== Texte extrait ==

Il est bien clair que la technologie et la digitalisation vont aider le fret ferroviaire. Le webinaire retenait notamment les cinq thèmes suivants : ERTMS, exploitation automatique des trains (ATO), attelages automatiques numériques (DAC), plates-formes numériques et gestion numérique des capacités. Tous ces thèmes font l’objet actuellement d’études poussées, et certains sont même en phase de test, comme l’attelage automatique. Shift2Rail (S2R), avec un consortium dirigé par la DB ainsi que les membres de Rail Freight Forward et sept associations industrielles, ont signé un protocole d’accord en septembre, exprimant leur soutien à la mise en œuvre du DAC sur tous les trains de marchandises européens d’ici 2030. Avec le DAC, les lignes de frein, d’alimentation électrique et de données numériques sont couplés automatiquement dans un seul ensemble, ce qui supprime le travail physique lourd du couplage manuel, mais pas seulement.
Ce couplage à la fois technologique mais aussi mécanique procure un autre avantage de taille, lié à l’ERTMS : l’intégrité du train. La détection d’une perte de wagon est en effet un point capital. Après une perte d’intégrité, il est grandement nécessaire d’informer le conducteur, qui doit pouvoir prendre les mesures appropriées selon des procédures opérationnelles définies. L’information pourrait alors être affichée au conducteur via le DMI (Driving Machine Interface), mais cela implique un changement dans les spécifications actuelles de l’ETCS. Cela montre qu’il est nécessaire d’avoir une vue d’ensemble lorsque l’on veut numériser le fret ferroviaire.

===
== Section des données ==

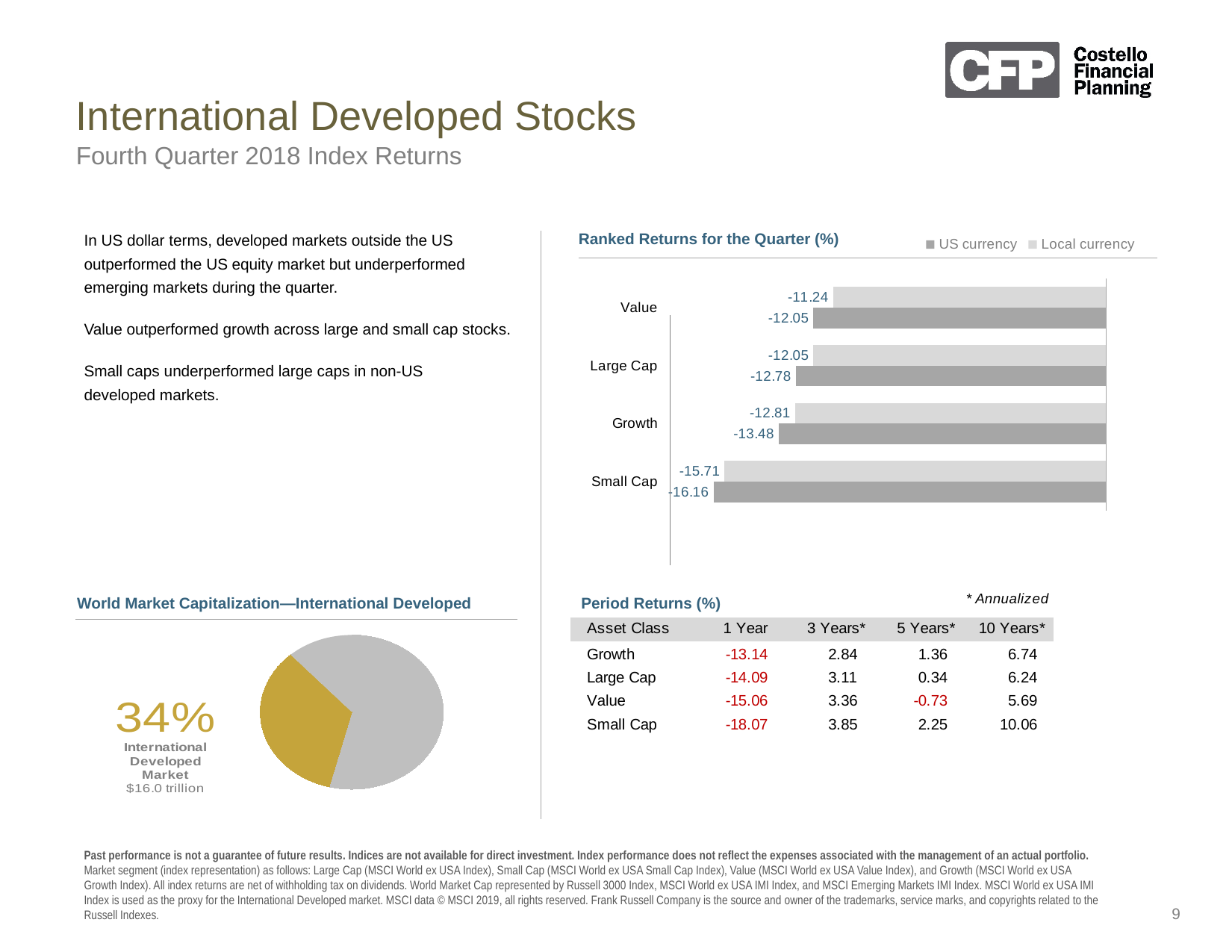
In the Ranked Returns for the Quarter chart, what is the US currency return for Growth? -13.48 In the Ranked Returns for the Quarter chart, which category has the highest Local currency return? Value What kind of chart is the Ranked Returns for the Quarter chart? Bar chart In the Ranked Returns for the Quarter chart, what is the Local currency return for Large Cap? -12.05 How many categories are shown in the Ranked Returns for the Quarter chart? 4 In the Ranked Returns for the Quarter chart, what is the US currency return for Value? -12.05 In the Ranked Returns for the Quarter chart, what is the difference between the Local currency and US currency returns for Small Cap? 0.45 In the World Market Capitalization—International Developed pie chart, what share does the International Developed Market represent? 34% In the Ranked Returns for the Quarter chart, what is the Local currency return for Small Cap? -15.71 In the Ranked Returns for the Quarter chart, which category has the lowest US currency return? Small Cap How many series does the legend of the Ranked Returns for the Quarter chart list? 2 In the Ranked Returns for the Quarter chart, which is larger: the US currency return for Large Cap or the US currency return for Growth? Large Cap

===

**Vos consignes:** Reprenez le texte sur la numérisation du fret ferroviaire et poursuivez-le à partir de sa dernière phrase.

**Réponse attendue:**
Dans le même ordre d’idée, des améliorations sont attendues dans le secteur des wagons isolés, qui demeure un point noir du transport de fret ferroviaire. Actuellement, l’encodage des wagons, leurs caractéristiques et leurs trajets sont encore effectués de manière manuelle, ce qui signifie pertes de temps et risques d’erreurs de transcription. On tente alors d’améliorer les processus, mais les solutions sont encore loin d’être répandues de manière universelle. RailCube, par exemple, est une application simple et intégrée pour téléphone mobile destinée au personnel sur le terrain. Cette application multilingue, multi-IM, multiréférentielle est déjà compatible avec les standards d’interopérabilité pour l’échange de données entre systèmes respectant les normes UIC (TAF/TAP TSI). Capable de s’interfacer avec les outils informatiques existants et les systèmes tiers, l’application privilégie la simplicité plutôt que le « tout automatique ». Elle offre un équilibre entre l’automatisation des tâches et l’intervention humaine, avec flexibilité et liberté.
D’un autre côté, il y a aussi le tri automatique des wagons. DB Cargo est occupé à transformer la gare de triage de Munich-Nord comme premier triage numérique d’Allemagne. Les wagons de marchandises passent sous un portique caméras, qui prend des photos des wagons de tous les côtés. DB Cargo a développé des algorithmes en collaboration avec l’Université de Wuppertal, la Hochschule Fresenius et les experts en IA de DB, qui permettent de détecter automatiquement les dommages et de les signaler. Cette technologie présente l’avantage supplémentaire de pouvoir inspecter les wagons de marchandises par le haut.
Au triage de Kijfhoek, aux Pays-Bas, Siemens Mobility a remporté un contrat de 110 millions d’euros pour la fourniture d’un système entièrement automatisé appelé Trackguard Cargo MSR32, qui est un système qui prend en charge de manière entièrement automatique la définition des itinéraires pour toutes les coupes entre la bosse et les voies de triage. Pour cela, il faut connaître l’emplacement et les mouvements de tous les wagons dans la zone de tri. Tous les mouvements de wagons sont suivis à l’aide de détecteurs de roues. Le micro-ordinateur de contrôle du routage peut également être utilisé pour définir les itinéraires de manœuvre. Le nombre et le tracé des itinéraires de manœuvre sont librement configurables.
Toutes ces solutions numériques ne vont peut-être pas faire gagner des clients, mais avant tout améliorer la fiabilité du fret ferroviaire, qui est le grand grief souvent adressé par les non-utilisateurs du rail.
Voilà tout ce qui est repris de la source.